Connected card ma z góry ustalony limit płatności i działa jedynie w sklepach stacjonarnych
Brytyjski, fintechowy Starling Bank zaprezentował nowy produkt: Connected card. To dodatkowa karta płatnicza, którą klient może połączyć ze swoim rachunkiem, by następnie przekazać ją komuś zaufanemu. Takie rozwiązanie może się przydać w czasie, gdy tysiące ludzi przebywają na kwarantannie lub po prostu boją się opuszczać mieszkanie. Zakupy może zrobić za nich sąsiad, znajomy czy krewny, a zapłacić pożyczonym plastikiem.
Karta chroniona jest kodem PIN, a limit transakcji wynosi 200 funtów. Istotne jest to, że kartą można płacić wyłącznie w sklepach stacjonarnych, co oznacza, że bank uniemożliwił dokonywanie nią transakcji w internecie. Klienci Starling Bank mogą składać wnioski o dodatkową kartę w aplikacji, plastik z ograniczonymi możliwościami powinien zostać doręczony w ciągu pięciu dni.

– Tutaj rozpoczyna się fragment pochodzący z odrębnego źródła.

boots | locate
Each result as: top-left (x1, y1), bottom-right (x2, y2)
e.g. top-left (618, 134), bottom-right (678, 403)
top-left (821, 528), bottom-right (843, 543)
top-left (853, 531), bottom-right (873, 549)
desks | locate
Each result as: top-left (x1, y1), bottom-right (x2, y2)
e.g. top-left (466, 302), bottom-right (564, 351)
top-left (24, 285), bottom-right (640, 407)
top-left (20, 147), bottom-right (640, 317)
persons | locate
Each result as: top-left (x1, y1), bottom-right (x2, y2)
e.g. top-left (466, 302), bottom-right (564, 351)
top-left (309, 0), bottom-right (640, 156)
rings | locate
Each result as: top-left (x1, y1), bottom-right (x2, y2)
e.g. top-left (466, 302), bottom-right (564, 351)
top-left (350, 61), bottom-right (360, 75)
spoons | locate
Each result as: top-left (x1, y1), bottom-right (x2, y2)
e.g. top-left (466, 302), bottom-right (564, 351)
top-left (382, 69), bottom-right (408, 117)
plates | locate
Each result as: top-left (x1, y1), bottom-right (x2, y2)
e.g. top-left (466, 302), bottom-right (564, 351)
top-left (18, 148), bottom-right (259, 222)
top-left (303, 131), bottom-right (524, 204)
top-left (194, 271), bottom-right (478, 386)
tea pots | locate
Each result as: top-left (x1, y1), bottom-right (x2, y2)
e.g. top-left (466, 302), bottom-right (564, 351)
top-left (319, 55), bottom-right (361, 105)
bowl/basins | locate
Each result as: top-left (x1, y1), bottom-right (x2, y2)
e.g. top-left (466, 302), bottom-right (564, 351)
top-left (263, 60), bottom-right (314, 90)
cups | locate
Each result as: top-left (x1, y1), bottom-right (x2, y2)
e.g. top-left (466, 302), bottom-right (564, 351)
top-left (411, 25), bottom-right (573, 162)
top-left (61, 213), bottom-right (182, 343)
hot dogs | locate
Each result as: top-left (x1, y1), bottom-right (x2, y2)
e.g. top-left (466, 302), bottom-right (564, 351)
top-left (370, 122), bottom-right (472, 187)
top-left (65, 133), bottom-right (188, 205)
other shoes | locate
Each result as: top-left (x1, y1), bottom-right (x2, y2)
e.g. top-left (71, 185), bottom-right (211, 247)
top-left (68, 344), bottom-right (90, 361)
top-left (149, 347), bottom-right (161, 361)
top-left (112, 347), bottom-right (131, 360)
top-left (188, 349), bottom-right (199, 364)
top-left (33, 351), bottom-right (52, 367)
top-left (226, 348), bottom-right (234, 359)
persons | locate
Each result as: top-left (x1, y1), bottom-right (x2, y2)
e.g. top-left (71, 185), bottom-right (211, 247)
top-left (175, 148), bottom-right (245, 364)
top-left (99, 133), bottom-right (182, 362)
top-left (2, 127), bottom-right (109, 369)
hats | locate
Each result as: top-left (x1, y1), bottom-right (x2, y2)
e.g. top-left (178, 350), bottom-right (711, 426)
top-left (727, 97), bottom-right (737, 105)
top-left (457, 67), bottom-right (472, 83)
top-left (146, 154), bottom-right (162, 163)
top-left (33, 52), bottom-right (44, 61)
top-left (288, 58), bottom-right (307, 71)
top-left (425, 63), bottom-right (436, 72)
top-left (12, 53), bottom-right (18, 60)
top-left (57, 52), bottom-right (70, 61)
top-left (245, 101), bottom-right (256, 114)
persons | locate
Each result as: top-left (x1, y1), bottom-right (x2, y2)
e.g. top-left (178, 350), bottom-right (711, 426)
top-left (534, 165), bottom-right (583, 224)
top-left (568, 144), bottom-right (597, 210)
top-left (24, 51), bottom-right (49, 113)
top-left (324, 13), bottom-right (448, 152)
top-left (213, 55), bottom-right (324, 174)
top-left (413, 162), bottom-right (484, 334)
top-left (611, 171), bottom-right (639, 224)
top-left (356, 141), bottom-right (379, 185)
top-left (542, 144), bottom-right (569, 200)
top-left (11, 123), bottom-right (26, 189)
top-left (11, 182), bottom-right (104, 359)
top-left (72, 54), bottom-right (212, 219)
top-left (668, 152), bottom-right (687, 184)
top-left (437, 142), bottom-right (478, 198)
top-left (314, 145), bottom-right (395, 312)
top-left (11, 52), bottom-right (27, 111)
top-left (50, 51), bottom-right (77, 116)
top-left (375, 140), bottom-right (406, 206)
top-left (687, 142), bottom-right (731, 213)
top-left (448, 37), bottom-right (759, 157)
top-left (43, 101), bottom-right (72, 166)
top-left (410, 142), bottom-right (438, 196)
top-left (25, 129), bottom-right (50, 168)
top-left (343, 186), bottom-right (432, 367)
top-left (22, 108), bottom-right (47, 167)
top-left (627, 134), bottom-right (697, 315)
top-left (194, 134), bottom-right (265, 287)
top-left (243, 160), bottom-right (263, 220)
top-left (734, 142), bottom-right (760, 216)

To rozwiązanie sprawia, że znika konieczność robienia przelewów za dostarczone zakupy albo rozliczania się w gotówce, z której zdobyciem osoba przebywająca w izolacji może mieć problem. Co ciekawe z pomocą tej grupie konsumentów w Polsce wyszedł operator systemu Blik. Wczoraj w serwisie cashless.pl mogliście przeczytać o akcji, w której zachęca do robienia zakupów dla większej grupy ludzi i rozliczania się z nimi z pomocą przelewów na numer telefonu.